Abstract
Deep reinforcement learning (DRL) algorithms have shown impressive results in various applications, but non-stationary environments, such as varying operating conditions and external disturbances, remain a significant challenge. To address this challenge, we propose the hidden transition inference (HTI) framework for learning non-stationary transitions in multi-step tree search. Different from previous methods that focus on single-step transition changes, the HTI framework improves decision-making by inferring multi-step environmental variations. Specifically, this framework constructs a probabilistic graphical model for Monte Carlo Tree Search (MCTS) in latent space and utilizes the variational lower bound of hidden states for policy improvement. Furthermore, this work theoretically proves the convergence of the HTI framework, ensuring its effectiveness in handling non-stationary environments.

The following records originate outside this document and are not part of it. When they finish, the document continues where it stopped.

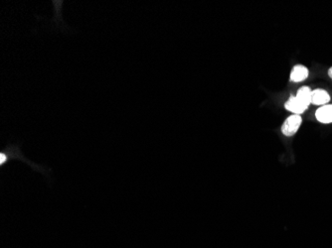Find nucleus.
I'll return each instance as SVG.
<instances>
[{"label":"nucleus","mask_w":332,"mask_h":248,"mask_svg":"<svg viewBox=\"0 0 332 248\" xmlns=\"http://www.w3.org/2000/svg\"><path fill=\"white\" fill-rule=\"evenodd\" d=\"M302 123V118L298 114H291L289 116L282 125V133L285 136L291 137L293 136L299 129Z\"/></svg>","instance_id":"f257e3e1"},{"label":"nucleus","mask_w":332,"mask_h":248,"mask_svg":"<svg viewBox=\"0 0 332 248\" xmlns=\"http://www.w3.org/2000/svg\"><path fill=\"white\" fill-rule=\"evenodd\" d=\"M309 69L303 65H296L291 70L290 80L292 83H300L309 78Z\"/></svg>","instance_id":"f03ea898"},{"label":"nucleus","mask_w":332,"mask_h":248,"mask_svg":"<svg viewBox=\"0 0 332 248\" xmlns=\"http://www.w3.org/2000/svg\"><path fill=\"white\" fill-rule=\"evenodd\" d=\"M312 88L310 86H301L295 96V98L306 106L312 104Z\"/></svg>","instance_id":"423d86ee"},{"label":"nucleus","mask_w":332,"mask_h":248,"mask_svg":"<svg viewBox=\"0 0 332 248\" xmlns=\"http://www.w3.org/2000/svg\"><path fill=\"white\" fill-rule=\"evenodd\" d=\"M328 76H329L330 79H332V67L328 70Z\"/></svg>","instance_id":"0eeeda50"},{"label":"nucleus","mask_w":332,"mask_h":248,"mask_svg":"<svg viewBox=\"0 0 332 248\" xmlns=\"http://www.w3.org/2000/svg\"><path fill=\"white\" fill-rule=\"evenodd\" d=\"M330 102L329 94L321 88H316L312 91V104L317 106L326 105Z\"/></svg>","instance_id":"7ed1b4c3"},{"label":"nucleus","mask_w":332,"mask_h":248,"mask_svg":"<svg viewBox=\"0 0 332 248\" xmlns=\"http://www.w3.org/2000/svg\"><path fill=\"white\" fill-rule=\"evenodd\" d=\"M315 118L323 124L332 123V104L320 106L315 111Z\"/></svg>","instance_id":"20e7f679"},{"label":"nucleus","mask_w":332,"mask_h":248,"mask_svg":"<svg viewBox=\"0 0 332 248\" xmlns=\"http://www.w3.org/2000/svg\"><path fill=\"white\" fill-rule=\"evenodd\" d=\"M285 108L293 114L300 115L308 109V106L301 104L295 97H291L289 101L285 104Z\"/></svg>","instance_id":"39448f33"}]
</instances>
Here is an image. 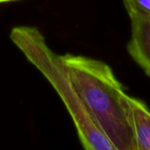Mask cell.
<instances>
[{
  "label": "cell",
  "instance_id": "cell-1",
  "mask_svg": "<svg viewBox=\"0 0 150 150\" xmlns=\"http://www.w3.org/2000/svg\"><path fill=\"white\" fill-rule=\"evenodd\" d=\"M69 81L98 128L116 150H135L124 86L109 65L99 60L60 55Z\"/></svg>",
  "mask_w": 150,
  "mask_h": 150
},
{
  "label": "cell",
  "instance_id": "cell-2",
  "mask_svg": "<svg viewBox=\"0 0 150 150\" xmlns=\"http://www.w3.org/2000/svg\"><path fill=\"white\" fill-rule=\"evenodd\" d=\"M129 17L131 38L127 44V51L150 77V16L131 14Z\"/></svg>",
  "mask_w": 150,
  "mask_h": 150
},
{
  "label": "cell",
  "instance_id": "cell-3",
  "mask_svg": "<svg viewBox=\"0 0 150 150\" xmlns=\"http://www.w3.org/2000/svg\"><path fill=\"white\" fill-rule=\"evenodd\" d=\"M127 106L135 150H150V109L143 101L128 95Z\"/></svg>",
  "mask_w": 150,
  "mask_h": 150
},
{
  "label": "cell",
  "instance_id": "cell-4",
  "mask_svg": "<svg viewBox=\"0 0 150 150\" xmlns=\"http://www.w3.org/2000/svg\"><path fill=\"white\" fill-rule=\"evenodd\" d=\"M128 15L142 14L150 16V0H123Z\"/></svg>",
  "mask_w": 150,
  "mask_h": 150
},
{
  "label": "cell",
  "instance_id": "cell-5",
  "mask_svg": "<svg viewBox=\"0 0 150 150\" xmlns=\"http://www.w3.org/2000/svg\"><path fill=\"white\" fill-rule=\"evenodd\" d=\"M10 1H15V0H0V4L1 3H5V2H10Z\"/></svg>",
  "mask_w": 150,
  "mask_h": 150
}]
</instances>
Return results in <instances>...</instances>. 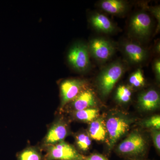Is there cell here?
I'll list each match as a JSON object with an SVG mask.
<instances>
[{
	"mask_svg": "<svg viewBox=\"0 0 160 160\" xmlns=\"http://www.w3.org/2000/svg\"><path fill=\"white\" fill-rule=\"evenodd\" d=\"M152 22L149 15L140 12L133 16L129 23L130 32L139 38L147 37L151 32Z\"/></svg>",
	"mask_w": 160,
	"mask_h": 160,
	"instance_id": "7",
	"label": "cell"
},
{
	"mask_svg": "<svg viewBox=\"0 0 160 160\" xmlns=\"http://www.w3.org/2000/svg\"><path fill=\"white\" fill-rule=\"evenodd\" d=\"M72 102V106L75 111L90 108L96 104L94 93L90 89L83 90Z\"/></svg>",
	"mask_w": 160,
	"mask_h": 160,
	"instance_id": "11",
	"label": "cell"
},
{
	"mask_svg": "<svg viewBox=\"0 0 160 160\" xmlns=\"http://www.w3.org/2000/svg\"><path fill=\"white\" fill-rule=\"evenodd\" d=\"M89 135L92 138L98 141H103L107 134L106 126L101 118L91 122L89 127Z\"/></svg>",
	"mask_w": 160,
	"mask_h": 160,
	"instance_id": "15",
	"label": "cell"
},
{
	"mask_svg": "<svg viewBox=\"0 0 160 160\" xmlns=\"http://www.w3.org/2000/svg\"><path fill=\"white\" fill-rule=\"evenodd\" d=\"M76 144L79 149L83 151H86L89 149L91 141L88 135L81 133L76 137Z\"/></svg>",
	"mask_w": 160,
	"mask_h": 160,
	"instance_id": "20",
	"label": "cell"
},
{
	"mask_svg": "<svg viewBox=\"0 0 160 160\" xmlns=\"http://www.w3.org/2000/svg\"><path fill=\"white\" fill-rule=\"evenodd\" d=\"M83 160H109L102 154L98 153H94L90 155L89 156L85 157V158Z\"/></svg>",
	"mask_w": 160,
	"mask_h": 160,
	"instance_id": "24",
	"label": "cell"
},
{
	"mask_svg": "<svg viewBox=\"0 0 160 160\" xmlns=\"http://www.w3.org/2000/svg\"><path fill=\"white\" fill-rule=\"evenodd\" d=\"M130 85L134 87H140L144 86L145 78L141 69H138L132 73L129 78Z\"/></svg>",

The proposed framework is integrated with the state-of-the-art MCTS-based algorithm Sampled MuZero and evaluated on multiple control tasks with different non-stationary dynamics transitions. Experimental results show that HTI framework can improve the inference capability of tree search in non-stationary environments, showcasing its potential for addressing the control challenges in non-stationary environments.
Method
A hidden transition inference (HTI) framework for learning non-stationary transitions is proposed in this work. To establish the relationship between time-varying environmental parameters, a probabilistic graphical model is constructed for a multi-step search in the latent space and the variational lower bound of the optimal variables is derived.By learning the non-stationary hidden transitions, the HTI framework improves the decision-making ability of MCTS in non-stationary environments.
Fig. 1 The probabilistic graphical model for MCTS in latent space. The posterior probability of the optimal variable in the hidden transition is related to the historical MDP.
The planning and training processing of HTI framework. The representation network processes historical observations and stores extracted features in the root node during the planning phase, and the decoder network reconstructs the original hidden transition during the training phase.
Result
Comparing the control performance of LILAC policy and HTISZero policy in the DoorOpen-ns3 task. LILAC policy is unstable to complete the task reliably in the presence of disturbances, whereas HTISZero policy exhibits stable control even under non-stationary disturbances.
Maximum return of different algorithms in robotic arm tasks with different non-stationary types.